Exercise inputs.
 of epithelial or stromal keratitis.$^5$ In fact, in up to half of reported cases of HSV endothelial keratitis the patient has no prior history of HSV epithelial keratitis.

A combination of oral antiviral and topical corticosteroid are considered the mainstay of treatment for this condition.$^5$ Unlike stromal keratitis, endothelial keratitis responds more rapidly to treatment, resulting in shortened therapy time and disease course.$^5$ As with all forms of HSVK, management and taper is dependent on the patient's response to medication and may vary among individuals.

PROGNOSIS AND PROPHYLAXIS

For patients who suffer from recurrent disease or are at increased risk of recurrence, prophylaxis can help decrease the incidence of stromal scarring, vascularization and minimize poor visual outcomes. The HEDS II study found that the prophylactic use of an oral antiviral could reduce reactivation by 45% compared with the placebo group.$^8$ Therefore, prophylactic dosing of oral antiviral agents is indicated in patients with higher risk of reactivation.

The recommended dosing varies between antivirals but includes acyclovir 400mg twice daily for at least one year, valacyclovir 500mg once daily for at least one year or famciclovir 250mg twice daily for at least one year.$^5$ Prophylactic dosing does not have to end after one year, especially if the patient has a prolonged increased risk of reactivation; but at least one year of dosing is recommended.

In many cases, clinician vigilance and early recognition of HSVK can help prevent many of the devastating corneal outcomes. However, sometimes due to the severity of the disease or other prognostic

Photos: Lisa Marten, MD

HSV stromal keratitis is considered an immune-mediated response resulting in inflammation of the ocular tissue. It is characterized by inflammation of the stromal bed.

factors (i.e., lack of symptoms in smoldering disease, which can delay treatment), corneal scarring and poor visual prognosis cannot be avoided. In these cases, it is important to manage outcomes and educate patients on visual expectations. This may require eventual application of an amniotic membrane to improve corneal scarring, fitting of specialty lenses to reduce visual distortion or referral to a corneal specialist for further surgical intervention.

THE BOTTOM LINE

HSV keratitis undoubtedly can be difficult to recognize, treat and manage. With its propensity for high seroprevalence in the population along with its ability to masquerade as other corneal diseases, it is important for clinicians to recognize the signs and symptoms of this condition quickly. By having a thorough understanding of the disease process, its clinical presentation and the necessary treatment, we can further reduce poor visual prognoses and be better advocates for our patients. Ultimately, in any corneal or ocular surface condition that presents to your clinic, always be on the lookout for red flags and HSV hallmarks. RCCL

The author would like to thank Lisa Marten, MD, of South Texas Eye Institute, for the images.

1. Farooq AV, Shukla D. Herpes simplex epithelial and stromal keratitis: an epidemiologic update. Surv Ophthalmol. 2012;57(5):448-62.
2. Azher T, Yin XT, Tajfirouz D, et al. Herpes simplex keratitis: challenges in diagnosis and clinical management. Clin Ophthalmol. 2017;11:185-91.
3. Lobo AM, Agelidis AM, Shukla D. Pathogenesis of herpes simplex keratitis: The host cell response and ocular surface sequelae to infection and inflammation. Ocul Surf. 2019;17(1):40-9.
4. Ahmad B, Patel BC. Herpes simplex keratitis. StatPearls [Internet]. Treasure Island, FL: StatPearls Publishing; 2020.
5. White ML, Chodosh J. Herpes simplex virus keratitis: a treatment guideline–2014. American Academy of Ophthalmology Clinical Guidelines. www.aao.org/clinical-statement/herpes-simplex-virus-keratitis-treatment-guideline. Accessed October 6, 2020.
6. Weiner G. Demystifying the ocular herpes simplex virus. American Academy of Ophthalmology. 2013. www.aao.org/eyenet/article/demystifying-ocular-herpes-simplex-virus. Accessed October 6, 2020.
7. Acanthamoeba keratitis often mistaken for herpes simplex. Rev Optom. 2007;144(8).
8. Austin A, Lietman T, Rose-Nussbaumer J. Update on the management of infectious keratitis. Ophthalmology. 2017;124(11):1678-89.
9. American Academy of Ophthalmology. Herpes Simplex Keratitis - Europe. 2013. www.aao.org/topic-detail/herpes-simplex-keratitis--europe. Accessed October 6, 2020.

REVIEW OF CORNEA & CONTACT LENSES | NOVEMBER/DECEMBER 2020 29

To do. Exact output of every entry is required.

Response below.
 of epithelial or stromal keratitis.$^5$ In fact, in up to half of reported cases of HSV endothelial keratitis the patient has no prior history of HSV epithelial keratitis.

A combination of oral antiviral and topical corticosteroid are considered the mainstay of treatment for this condition.$^5$ Unlike stromal keratitis, endothelial keratitis responds more rapidly to treatment, resulting in shortened therapy time and disease course.$^5$ As with all forms of HSVK, management and taper is dependent on the patient's response to medication and may vary among individuals.

PROGNOSIS AND PROPHYLAXIS

For patients who suffer from recurrent disease or are at increased risk of recurrence, prophylaxis can help decrease the incidence of stromal scarring, vascularization and minimize poor visual outcomes. The HEDS II study found that the prophylactic use of an oral antiviral could reduce reactivation by 45% compared with the placebo group.$^8$ Therefore, prophylactic dosing of oral antiviral agents is indicated in patients with higher risk of reactivation.

The recommended dosing varies between antivirals but includes acyclovir 400mg twice daily for at least one year, valacyclovir 500mg once daily for at least one year or famciclovir 250mg twice daily for at least one year.$^5$ Prophylactic dosing does not have to end after one year, especially if the patient has a prolonged increased risk of reactivation; but at least one year of dosing is recommended.

In many cases, clinician vigilance and early recognition of HSVK can help prevent many of the devastating corneal outcomes. However, sometimes due to the severity of the disease or other prognostic

Photos: Lisa Marten, MD

HSV stromal keratitis is considered an immune-mediated response resulting in inflammation of the ocular tissue. It is characterized by inflammation of the stromal bed.

factors (i.e., lack of symptoms in smoldering disease, which can delay treatment), corneal scarring and poor visual prognosis cannot be avoided. In these cases, it is important to manage outcomes and educate patients on visual expectations. This may require eventual application of an amniotic membrane to improve corneal scarring, fitting of specialty lenses to reduce visual distortion or referral to a corneal specialist for further surgical intervention.

THE BOTTOM LINE

HSV keratitis undoubtedly can be difficult to recognize, treat and manage. With its propensity for high seroprevalence in the population along with its ability to masquerade as other corneal diseases, it is important for clinicians to recognize the signs and symptoms of this condition quickly. By having a thorough understanding of the disease process, its clinical presentation and the necessary treatment, we can further reduce poor visual prognoses and be better advocates for our patients. Ultimately, in any corneal or ocular surface condition that presents to your clinic, always be on the lookout for red flags and HSV hallmarks. RCCL

The author would like to thank Lisa Marten, MD, of South Texas Eye Institute, for the images.

1. Farooq AV, Shukla D. Herpes simplex epithelial and stromal keratitis: an epidemiologic update. Surv Ophthalmol. 2012;57(5):448-62.
2. Azher T, Yin XT, Tajfirouz D, et al. Herpes simplex keratitis: challenges in diagnosis and clinical management. Clin Ophthalmol. 2017;11:185-91.
3. Lobo AM, Agelidis AM, Shukla D. Pathogenesis of herpes simplex keratitis: The host cell response and ocular surface sequelae to infection and inflammation. Ocul Surf. 2019;17(1):40-9.
4. Ahmad B, Patel BC. Herpes simplex keratitis. StatPearls [Internet]. Treasure Island, FL: StatPearls Publishing; 2020.
5. White ML, Chodosh J. Herpes simplex virus keratitis: a treatment guideline–2014. American Academy of Ophthalmology Clinical Guidelines. www.aao.org/clinical-statement/herpes-simplex-virus-keratitis-treatment-guideline. Accessed October 6, 2020.
6. Weiner G. Demystifying the ocular herpes simplex virus. American Academy of Ophthalmology. 2013. www.aao.org/eyenet/article/demystifying-ocular-herpes-simplex-virus. Accessed October 6, 2020.
7. Acanthamoeba keratitis often mistaken for herpes simplex. Rev Optom. 2007;144(8).
8. Austin A, Lietman T, Rose-Nussbaumer J. Update on the management of infectious keratitis. Ophthalmology. 2017;124(11):1678-89.
9. American Academy of Ophthalmology. Herpes Simplex Keratitis - Europe. 2013. www.aao.org/topic-detail/herpes-simplex-keratitis--europe. Accessed October 6, 2020.

REVIEW OF CORNEA & CONTACT LENSES | NOVEMBER/DECEMBER 2020 29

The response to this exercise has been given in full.